Across the studies, there are gaps in terms of procedural rights. Who should be involved in decision-making about land transactions? Mamadou Fall of IED in Senegal argued that here, where municipalities are meant to publish any land transactions, local communities can forge agreements with them about democratic land governance and decision-making — in anticipation of possible future investment deals. Here, as in other countries, ‘consultation’ is in effect diluted to participation in meetings rather than meaningful or open discussions that comply with the principle in international law of ‘free, prior and informed consent’.
 
There are real risks, though, for those who object to land deals. As a participant from Ghana observed, ‘if demanding your rights would have negative effects on the social equilibrium, people might not be that willing to pursue their rights. There are many structural factors, including belief systems which militate against demands for rights.’ In fact, in this view, the ‘rights’ framing tends to ignore the social relations in which land is embedded and, for this reason, if not likely to gain traction in some social settings.
 
Valuation, benefit-sharing and compensation
 
Perhaps the most refreshing and contentious debate in all these discussions was about valuation, benefit-sharing and compensation. Even these terms presuppose that investments should dispossess people — but pay them out in some way, in cash, kind or alternative land. This in itself sparked debate. But Mark Kakraba Ampeh of the Land Resources Management Centre in Ghana recounted cases of people’s land being valued at $1 per acre per year. Acquisitions of community land involve valuations that bear no relation to any notional market value. As Mwenda Makathimo of LDGI in Kenya pointed out, conventional valuation methodologies do not capture the full stream of benefits for users. Community use of public land attracts no compensation for lost land rights and people are often unable to take legal action to challenge this as their rights fall outside of legal categories.
 
It is no surprise then that compensation for land loss almost always fails to take full account of the real value of natural resources in people’s lives — from growing food for themselves, to free water, grazing land, thatch grass and fuelwood, and numerous other uses which, once taken away, must be paid for.
 
So, how can communities determine value of their land and resources as a basis to decide whether or not to lease it out — and on what terms?
 
Namati’s ‘grassroots land and resource valuation exercise’ is one methodology that is being used to demonstrate to communities the full value of their current land and natural resources uses. This is based on estimating the monetary opportunity cost. Communities engage in participatory exercises to identify as many uses as possible, apply a monetary value for the purchase of equivalents, multiply by family members, and scale up to an annual figure in local currency. This shows that common lands and other resources are severely undervalued in general assessments, both by authorities and by communities themselves.

• Available data

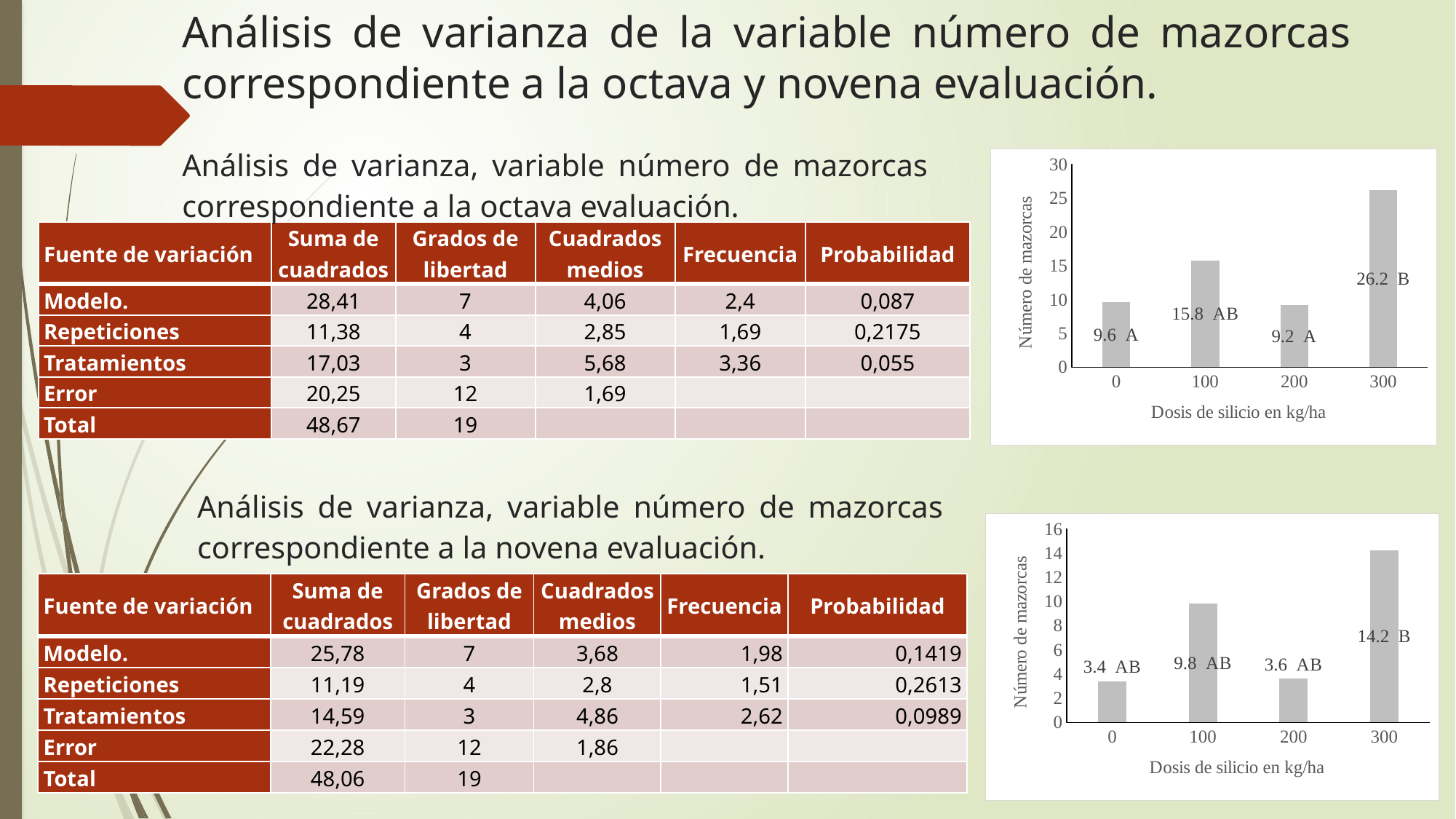
In the bottom-right chart, which silicon dose has the highest number of mazorcas? 300 In the bottom-right chart, what is the difference between the values for 100 kg/ha and 0 kg/ha? 6.4 In the top-right chart, how many silicon doses are plotted? 4 What kind of chart is the bottom-right chart? bar chart In the top-right chart, what is the difference between the values for 300 kg/ha and 0 kg/ha? 16.6 In the top-right chart, what is the number of mazorcas for a silicon dose of 300 kg/ha? 26.2 In the top-right chart, which silicon dose has the lowest number of mazorcas? 200 In the bottom-right chart, what is the number of mazorcas for a silicon dose of 300 kg/ha? 14.2 In the bottom-right chart, what is the number of mazorcas for a silicon dose of 0 kg/ha? 3.4 In the top-right chart, what is the number of mazorcas for a silicon dose of 100 kg/ha? 15.8 In the top-right chart, which silicon dose has the highest number of mazorcas? 300 In the bottom-right chart, is the value for 100 kg/ha larger or smaller than the value for 200 kg/ha? larger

• Written task 1
Based on the text on land deals and compensation, is each statement true? Answer yes or no for each, and quote the deciding words from the text. (a) Mark Kakraba Ampeh recounted cases of land valued at $1 per acre per year. (b) Community use of public land attracts compensation for lost land rights. (c) Namati's valuation exercise is based on estimating the monetary opportunity cost.
• Written task 2
List every use of natural resources that the text on land deals and compensation names when it describes what compensation fails to account for.
• Written task 3
Pick up the text on land deals and compensation after its last sentence and keep writing.

• Task result 1
(a) Yes: "recounted cases of people’s land being valued at $1 per acre per year"
(b) No: "Community use of public land attracts no compensation for lost land rights"
(c) Yes: "This is based on estimating the monetary opportunity cost."

• Task result 2
- growing food for themselves
- free water
- grazing land
- thatch grass
- fuelwood

• Task result 3
‘We want to use this data in advocacy, and make the case that low compensation rates and leases undermine people’s livelihoods, said Marena Brinkhurst. ‘Our calculations challenge conceptions that common lands have little value. There is all this value that is not in traditional market systems.’
 
Also discussed were alternatives to once-off compensation such as hybrid forms (cash, alternative land, shareholding) that can provide rural people with more resilient livelihood resources.
 
But how can one put a monetary value on a whole livelihood and lifestyle? And whose version of ‘value’ prevails when there is no ‘market’ but rather highly asymmetrical negotiations? As IDRC programme officer Adrian di Giovanni observed, our discussions highlighted the reality that land valuation is a political rather than a technical question.
 
‘There is a criticism that valuations promote land deals, whereas our experience is that having conducted a community resource valuation exercise actually reduces the likelihood of them selling off their land. It also strengthens the position of those in communities who are opposed to selling off land cheaply, and helps them with tools with which to challenge leaders who promote this’, said Brinkhurst.
 
Further questions arose about the fact that it is often family elders who gain compensation. What are the options for inter-generational benefit-sharing? So that young people and future generations will come to benefit from the proceeds of having transacted land.
 
Action strategies
 
In Liberia, SDI developed an ‘early warning system’ – a hotline staffed by trained activists who, when they get a call, obtain basic information about the land deal or land dispute and link communities up with local support organisations. They have also distributed some cellphones to rural community representatives and hosted radio talk shows. From these relatively simple interventions, they have dealt with about 70 calls about 20 different large-scale land acquisitions, mostly relating to oil palm and mining investments.
 
The US-based organization Namati, working with civil society groups in Mozambique, Liberia and Uganda, has assisted communities to hold leaders accountable by initiating participatory processes of drafting bylaws — before the investors come.
 
Marena Brinkhurst of Namati explains: ‘We found that it is a very effective way to give community members tools to hold their leaders accountable… It means community members can act as watchdogs of their own leaders. Having gone through this, they feel more empowered to engage in wider consultations.’
 
But how do local leaders react?
 
‘We found a lot of willingness from officials to participate in processes in which communities document their lands and land governance processes. The officials want to be involved and to support communities to develop their own bylaws and clarify their landholdings.’
 
Some of this experience suggests that involving leaders in local land governance early in the process can also strengthen their own legitimacy.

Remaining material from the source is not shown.